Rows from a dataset
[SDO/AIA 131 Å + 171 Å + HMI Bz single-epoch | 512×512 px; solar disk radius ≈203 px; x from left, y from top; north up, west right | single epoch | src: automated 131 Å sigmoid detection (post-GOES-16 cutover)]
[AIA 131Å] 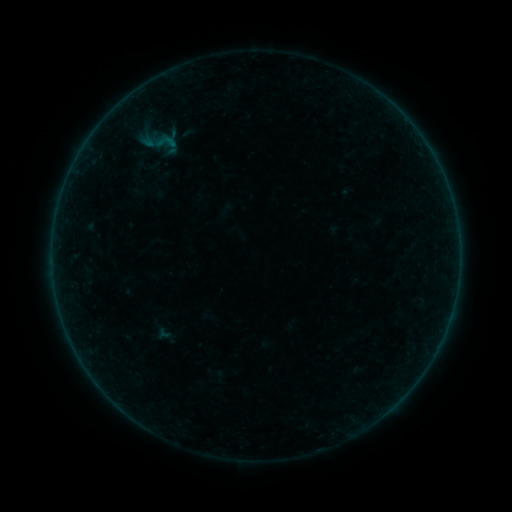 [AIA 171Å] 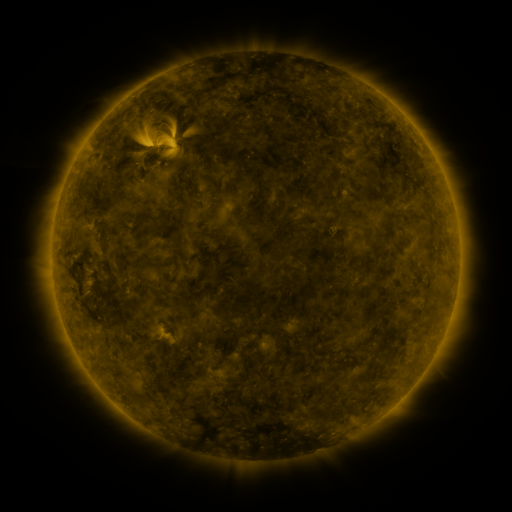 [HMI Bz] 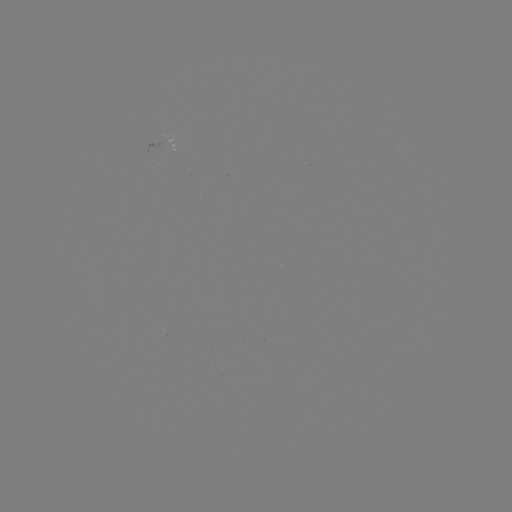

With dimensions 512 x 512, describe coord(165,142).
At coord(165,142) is sigmoid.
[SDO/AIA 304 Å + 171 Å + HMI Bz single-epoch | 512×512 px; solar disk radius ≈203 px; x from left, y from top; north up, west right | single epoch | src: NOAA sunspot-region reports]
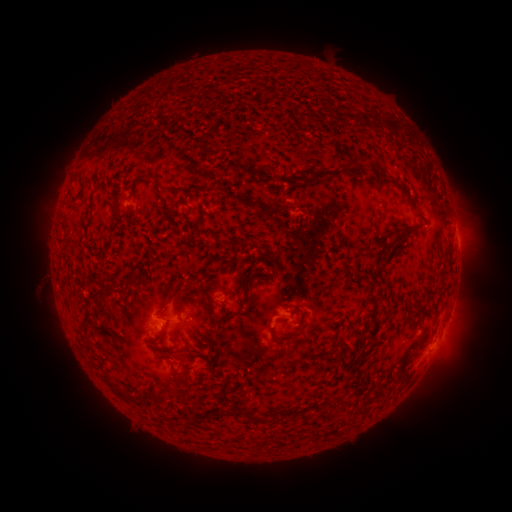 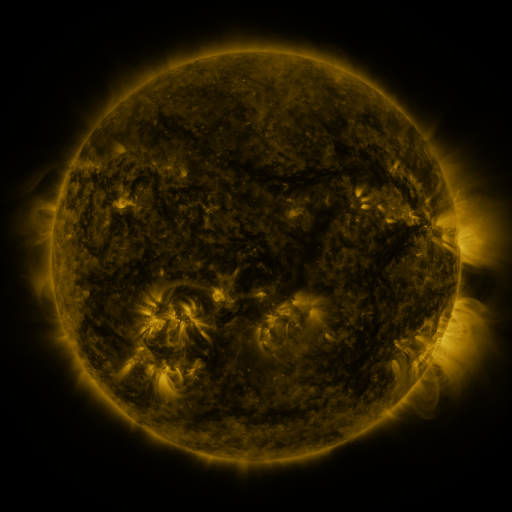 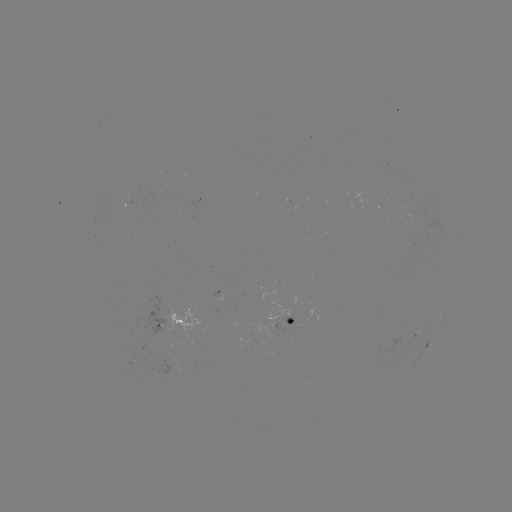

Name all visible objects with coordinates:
spotted active region: (132, 209)
spotted active region: (220, 296)
spotted active region: (451, 311)
spotted active region: (293, 313)
spotted active region: (182, 323)
spotted active region: (429, 344)
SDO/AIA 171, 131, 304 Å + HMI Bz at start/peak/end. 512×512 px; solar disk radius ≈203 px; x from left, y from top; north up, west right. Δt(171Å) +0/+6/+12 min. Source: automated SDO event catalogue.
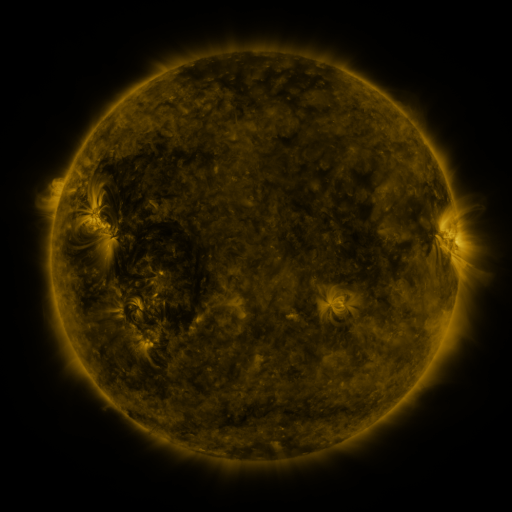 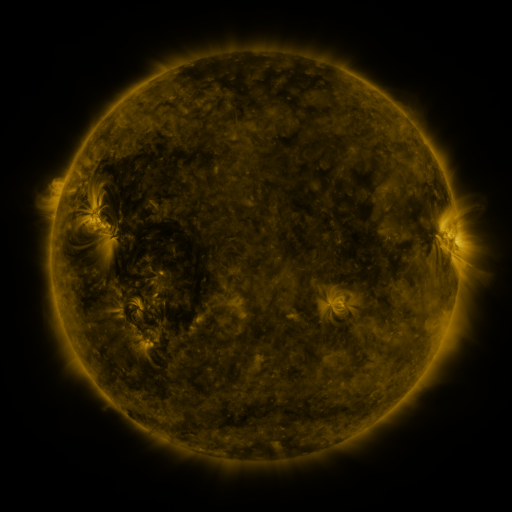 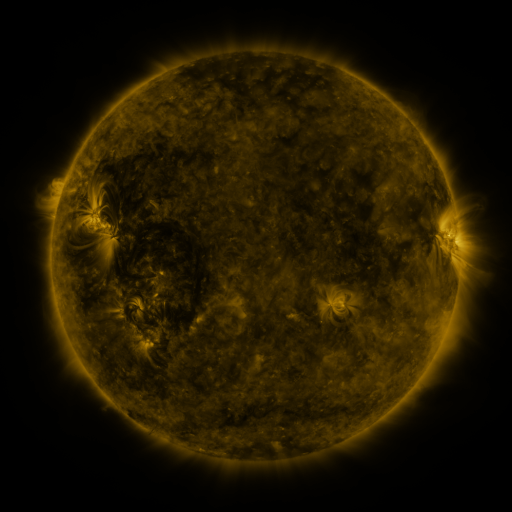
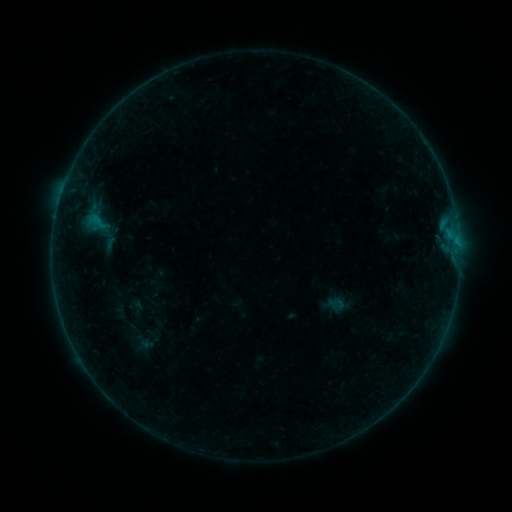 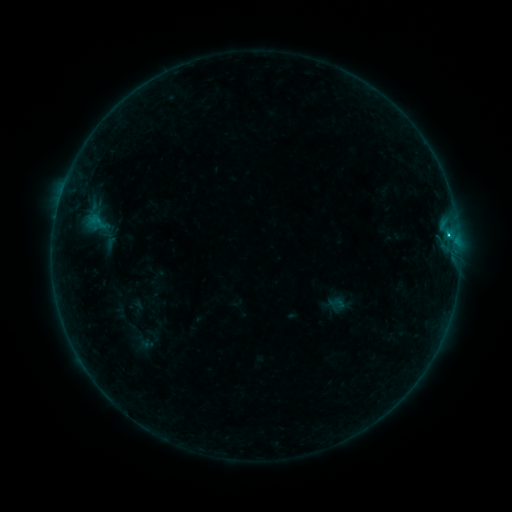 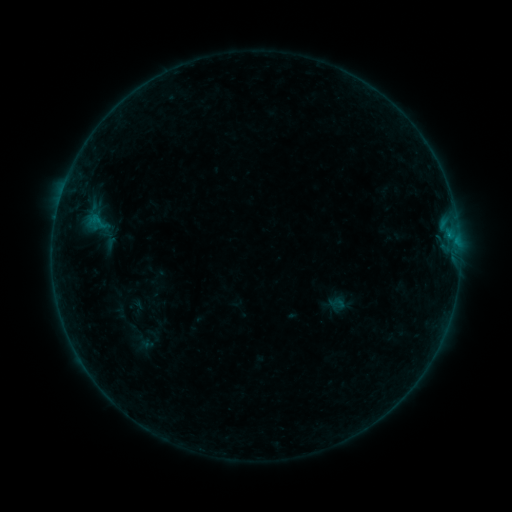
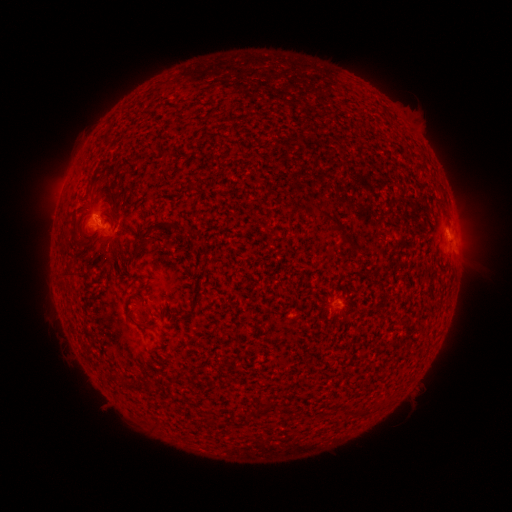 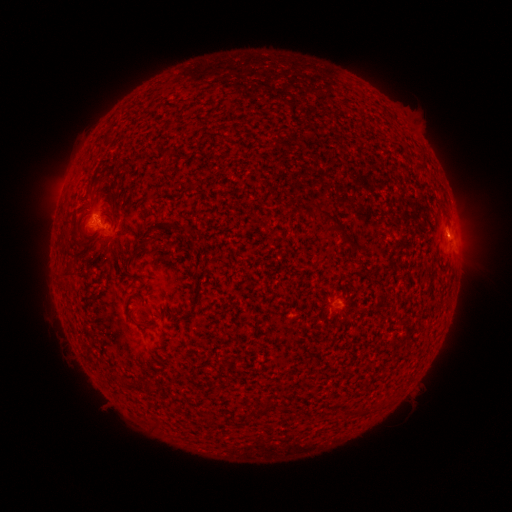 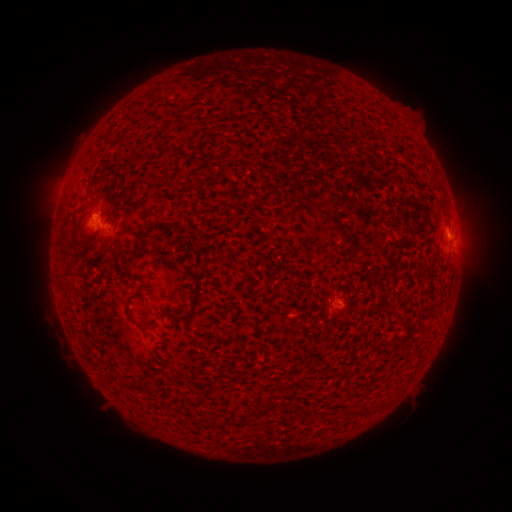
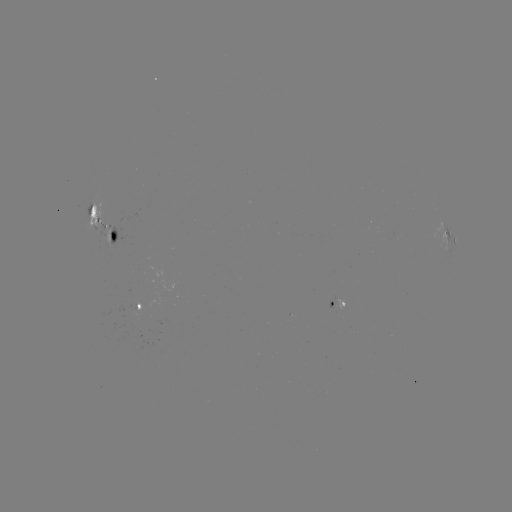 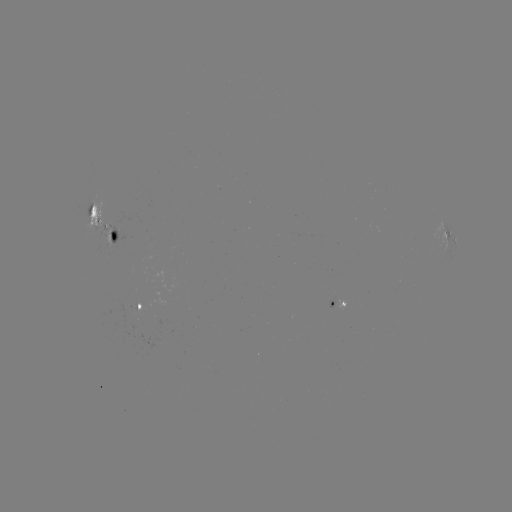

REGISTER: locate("B4.9 flare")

__EXERCISE TASK__. Render the stretch of lines from the one containing "SDO/AIA 171, 131, 304" through the end of the lines as a numbered list, skipping blank lines. Leave the pictures out.

__ANSWER TO THIS TASK__.
1. SDO/AIA 171, 131, 304 Å + HMI Bz at start/peak/end. 512×512 px; solar disk radius ≈203 px; x from left, y from top; north up, west right. Δt(171Å) +0/+6/+12 min. Source: automated SDO event catalogue.
2. REGISTER: locate("B4.9 flare")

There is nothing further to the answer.